I am looking at a video of the European Parliament on the other BBC’s website. They are arguing about Gibraltar. There is nothing new in this; they have been arguing about Gibraltar for over 300 years and they will probably be arguing about it for the next 300. Brexit has put it back on the table.
Guy Verhofstadt, one of the lead negotiators for the EU in the months that will follow, fires the opening shots. He declares that Brexit is a mistake, a “cat fight within the conservative party” which Britain will one day regret.
Nigel Farage, the most prominent Eurosceptic in the chamber, turns the ship to return fire. He takes one look at his notes, puts down the paper and lights the cannons. The volley of shots thunders across the floor. He is a good speaker, you must say that. His rhetoric is clear, well articulated and pregnant with emotion. I don’t like him, but I enjoy listening to him.

● To-do list
a – What qualities does the Gibraltar debate piece give to the rhetoric of Nigel Farage? Name every one.
b – Reproduce word for word the passage of the Gibraltar debate piece between "I am looking" and "listening to him.", inclusive.
The listing plays no part in this.

● Data block
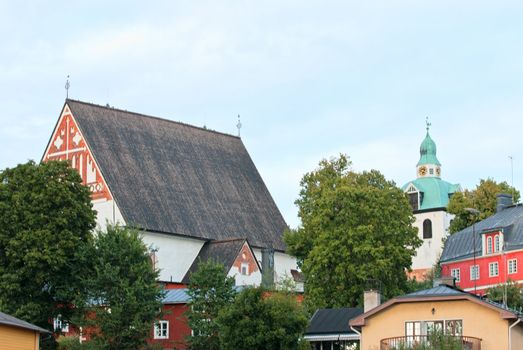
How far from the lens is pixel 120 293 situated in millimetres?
67375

● Correct answers
a –
- clear
- well articulated
- pregnant with emotion

b –
I am looking at a video of the European Parliament on the other BBC’s website. They are arguing about Gibraltar. There is nothing new in this; they have been arguing about Gibraltar for over 300 years and they will probably be arguing about it for the next 300. Brexit has put it back on the table.
Guy Verhofstadt, one of the lead negotiators for the EU in the months that will follow, fires the opening shots. He declares that Brexit is a mistake, a “cat fight within the conservative party” which Britain will one day regret.
Nigel Farage, the most prominent Eurosceptic in the chamber, turns the ship to return fire. He takes one look at his notes, puts down the paper and lights the cannons. The volley of shots thunders across the floor. He is a good speaker, you must say that. His rhetoric is clear, well articulated and pregnant with emotion. I don’t like him, but I enjoy listening to him.